Page
## A Proof of Dobinski’s Formula for Bell Numbers

Dobinski’s formula entails the following infinite series expression for the nth Bell number $\varpi_n$: $\displaystyle \varpi_n = \frac{1}{e} \sum_{k=0}^{\infty} \frac{k^n}{k!}.$

In this post we’ll work through a proof of Dobinski’s formula.  We’ll need four formulas:

1. The Maclaurin series for $e^x$: $\displaystyle e^x = \sum_{k=0}^{\infty} \frac{x^k}{k!}$.
2. The formula for converting normal powers to falling factorial powers: $\displaystyle x^n = \sum_{k=0}^n \left\{ n \atop k \right\} x^{\underline{k}},$ where $\left\{ n \atop k \right\}$ is a Stirling number of the second kind.
3. The formula relating Bell numbers and Stirling numbers of the second kind: $\displaystyle \varpi_n = \sum_{k=0}^n \left\{ n \atop k \right\}$.  (This follows directly from the combinatorial definitions of the Bell numbers and the Stirling numbers of the second kind.)

Data rows
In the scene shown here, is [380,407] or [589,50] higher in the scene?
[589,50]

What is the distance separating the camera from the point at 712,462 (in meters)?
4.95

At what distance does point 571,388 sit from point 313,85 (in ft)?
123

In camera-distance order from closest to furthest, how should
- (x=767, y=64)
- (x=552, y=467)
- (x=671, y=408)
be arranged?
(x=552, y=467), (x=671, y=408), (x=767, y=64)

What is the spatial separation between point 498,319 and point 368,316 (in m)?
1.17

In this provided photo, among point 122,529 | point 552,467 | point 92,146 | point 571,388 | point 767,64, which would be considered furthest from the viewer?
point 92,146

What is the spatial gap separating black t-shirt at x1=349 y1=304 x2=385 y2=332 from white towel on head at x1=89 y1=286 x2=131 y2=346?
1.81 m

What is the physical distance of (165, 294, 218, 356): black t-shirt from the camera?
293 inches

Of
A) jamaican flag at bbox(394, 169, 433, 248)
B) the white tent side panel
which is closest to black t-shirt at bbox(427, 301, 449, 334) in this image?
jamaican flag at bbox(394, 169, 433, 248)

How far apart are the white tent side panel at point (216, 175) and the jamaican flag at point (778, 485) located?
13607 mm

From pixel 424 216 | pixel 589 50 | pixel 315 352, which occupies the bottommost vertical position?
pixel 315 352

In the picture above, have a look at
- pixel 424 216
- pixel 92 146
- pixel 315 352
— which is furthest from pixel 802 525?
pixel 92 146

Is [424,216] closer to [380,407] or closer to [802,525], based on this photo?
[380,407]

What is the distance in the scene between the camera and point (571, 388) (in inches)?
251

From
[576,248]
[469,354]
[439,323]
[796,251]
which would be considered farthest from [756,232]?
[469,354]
---
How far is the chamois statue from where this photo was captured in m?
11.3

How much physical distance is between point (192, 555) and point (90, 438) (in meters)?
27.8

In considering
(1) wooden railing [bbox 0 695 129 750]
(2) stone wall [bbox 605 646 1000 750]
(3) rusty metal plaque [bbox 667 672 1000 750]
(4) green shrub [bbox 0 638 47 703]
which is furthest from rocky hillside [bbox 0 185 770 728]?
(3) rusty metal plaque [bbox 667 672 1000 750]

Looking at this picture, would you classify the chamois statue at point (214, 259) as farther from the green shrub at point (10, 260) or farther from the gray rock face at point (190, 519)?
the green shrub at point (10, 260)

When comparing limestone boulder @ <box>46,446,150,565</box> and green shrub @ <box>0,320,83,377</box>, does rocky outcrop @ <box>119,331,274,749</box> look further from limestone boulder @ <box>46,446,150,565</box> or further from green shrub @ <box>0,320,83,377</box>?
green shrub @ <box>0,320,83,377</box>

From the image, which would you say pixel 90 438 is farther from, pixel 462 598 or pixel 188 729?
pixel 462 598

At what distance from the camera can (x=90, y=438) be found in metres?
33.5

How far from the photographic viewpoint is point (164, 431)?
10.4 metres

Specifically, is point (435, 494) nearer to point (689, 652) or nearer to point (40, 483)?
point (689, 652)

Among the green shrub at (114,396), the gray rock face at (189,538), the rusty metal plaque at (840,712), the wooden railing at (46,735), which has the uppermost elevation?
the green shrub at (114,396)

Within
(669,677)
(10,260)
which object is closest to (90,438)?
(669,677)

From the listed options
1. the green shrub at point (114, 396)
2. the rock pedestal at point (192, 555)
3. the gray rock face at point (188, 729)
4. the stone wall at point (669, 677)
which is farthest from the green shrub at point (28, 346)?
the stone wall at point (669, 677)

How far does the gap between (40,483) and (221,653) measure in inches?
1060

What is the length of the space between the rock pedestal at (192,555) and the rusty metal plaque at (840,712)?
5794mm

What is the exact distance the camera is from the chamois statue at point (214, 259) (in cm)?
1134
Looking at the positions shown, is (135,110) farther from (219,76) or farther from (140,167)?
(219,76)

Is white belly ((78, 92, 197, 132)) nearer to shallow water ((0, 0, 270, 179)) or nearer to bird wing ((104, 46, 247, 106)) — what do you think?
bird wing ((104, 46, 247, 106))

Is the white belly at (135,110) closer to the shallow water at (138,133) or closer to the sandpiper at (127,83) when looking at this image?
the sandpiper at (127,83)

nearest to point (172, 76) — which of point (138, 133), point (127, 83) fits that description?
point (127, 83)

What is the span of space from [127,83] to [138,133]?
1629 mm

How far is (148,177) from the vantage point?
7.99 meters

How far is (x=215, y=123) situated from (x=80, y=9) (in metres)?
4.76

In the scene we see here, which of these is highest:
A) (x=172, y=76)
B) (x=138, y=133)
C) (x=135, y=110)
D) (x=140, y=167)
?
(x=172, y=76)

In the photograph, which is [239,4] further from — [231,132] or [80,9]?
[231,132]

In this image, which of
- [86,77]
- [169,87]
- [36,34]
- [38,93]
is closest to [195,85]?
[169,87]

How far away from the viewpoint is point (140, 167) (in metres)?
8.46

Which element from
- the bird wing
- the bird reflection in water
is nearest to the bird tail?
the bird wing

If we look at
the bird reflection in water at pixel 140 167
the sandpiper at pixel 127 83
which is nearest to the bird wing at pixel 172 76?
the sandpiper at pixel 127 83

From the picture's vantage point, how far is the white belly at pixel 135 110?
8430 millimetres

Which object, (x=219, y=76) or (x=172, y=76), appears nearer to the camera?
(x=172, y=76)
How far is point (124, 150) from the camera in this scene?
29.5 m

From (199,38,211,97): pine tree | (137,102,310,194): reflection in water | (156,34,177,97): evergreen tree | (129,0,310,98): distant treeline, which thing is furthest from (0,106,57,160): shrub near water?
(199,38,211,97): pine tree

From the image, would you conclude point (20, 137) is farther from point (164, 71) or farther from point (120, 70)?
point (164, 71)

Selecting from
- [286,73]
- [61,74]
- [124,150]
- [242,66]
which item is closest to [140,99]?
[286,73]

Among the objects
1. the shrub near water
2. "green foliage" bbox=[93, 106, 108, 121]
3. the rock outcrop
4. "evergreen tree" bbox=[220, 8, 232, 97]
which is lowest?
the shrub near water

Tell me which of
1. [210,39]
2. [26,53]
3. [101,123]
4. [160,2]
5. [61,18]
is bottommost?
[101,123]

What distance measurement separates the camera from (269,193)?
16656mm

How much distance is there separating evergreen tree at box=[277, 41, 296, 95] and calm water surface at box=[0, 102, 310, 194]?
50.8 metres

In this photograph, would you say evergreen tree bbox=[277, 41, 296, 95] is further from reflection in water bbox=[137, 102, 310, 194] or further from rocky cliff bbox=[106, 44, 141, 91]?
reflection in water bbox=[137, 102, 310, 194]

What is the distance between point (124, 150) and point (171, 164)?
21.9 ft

Aim 1
Answer these from the Dobinski's formula page:
(a) By what factor is the infinite sum multiplied in Dobinski's formula?
(b) What kind of numbers serve as the coefficients when normal powers are converted to falling factorial powers?
(c) From what does the formula relating Bell numbers and Stirling numbers of the second kind follow directly?
Aim 2
From the listing, copy verbatim the part that opens with the line containing "In the scene shown" and closes with the line containing "(x=552, y=467), (x=671, y=408), (x=767, y=64)".

Final answer 1
(a) 1/e
(b) Stirling numbers of the second kind
(c) The combinatorial definitions of the Bell numbers and the Stirling numbers of the second kind

Final answer 2
In the scene shown here, is [380,407] or [589,50] higher in the scene?
[589,50]

What is the distance separating the camera from the point at 712,462 (in meters)?
4.95

At what distance does point 571,388 sit from point 313,85 (in ft)?
123

In camera-distance order from closest to furthest, how should
- (x=767, y=64)
- (x=552, y=467)
- (x=671, y=408)
be arranged?
(x=552, y=467), (x=671, y=408), (x=767, y=64)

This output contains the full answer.